Question

To determine which inequalities are true, let's first calculate \( \sqrt{8} \):

\[
\sqrt{8} = \sqrt{4 \times 2} = \sqrt{4} \cdot \sqrt{2} = 2\sqrt{2} \approx 2.828
\]

Now, we can analyze each inequality:

1. \( \sqrt{8} > \sqrt{7} \)
- True. Since \( 8 > 7 \), it follows that \( \sqrt{8} > \sqrt{7} \).

2. \( \sqrt{8} > 8 \)
- False. \( 2.828 < 8 \).

3. \( 0 < \sqrt{8} \)
- True.
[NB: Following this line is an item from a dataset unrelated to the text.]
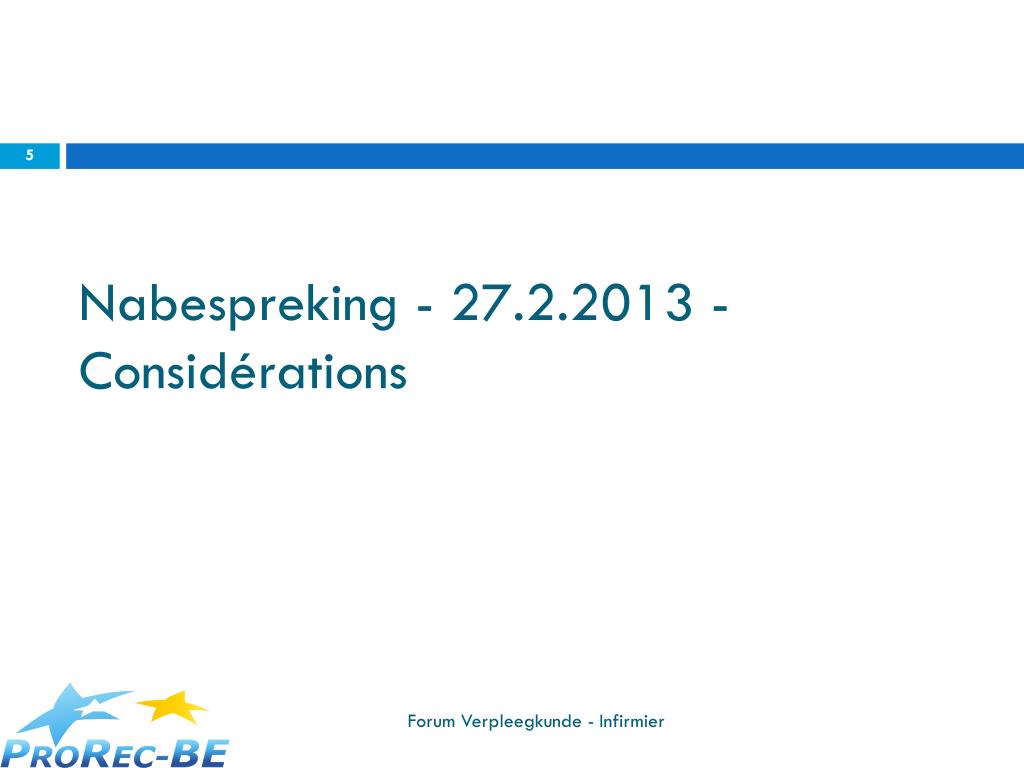 5

Nabespreking - 27.2.2013 - Considérations

ProRec-BE

Forum Verpleegkunde - Infirmier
Since \( \sqrt{8} \) is a positive number.

4. \( \sqrt{8} < 2 \)
- False. Since \( 2.828 > 2 \).

5. \( \sqrt{8} < 3 \)
- True. Since \( 2.828 < 3 \).

Now we summarize the truth values:

- **True:** \( \sqrt{8} > \sqrt{7} \) (first response), \( 0 < \sqrt{8} \) (third response), and \( \sqrt{8} < 3 \) (fifth response).
- **False:** \( \sqrt{8} > 8 \) (second response) and \( \sqrt{8} < 2 \) (fourth response).

The correct answers are:

- \( \sqrt{8} > \sqrt{7} \)
- \( 0 < \sqrt{8} \)
- \( \sqrt{8} < 3 \)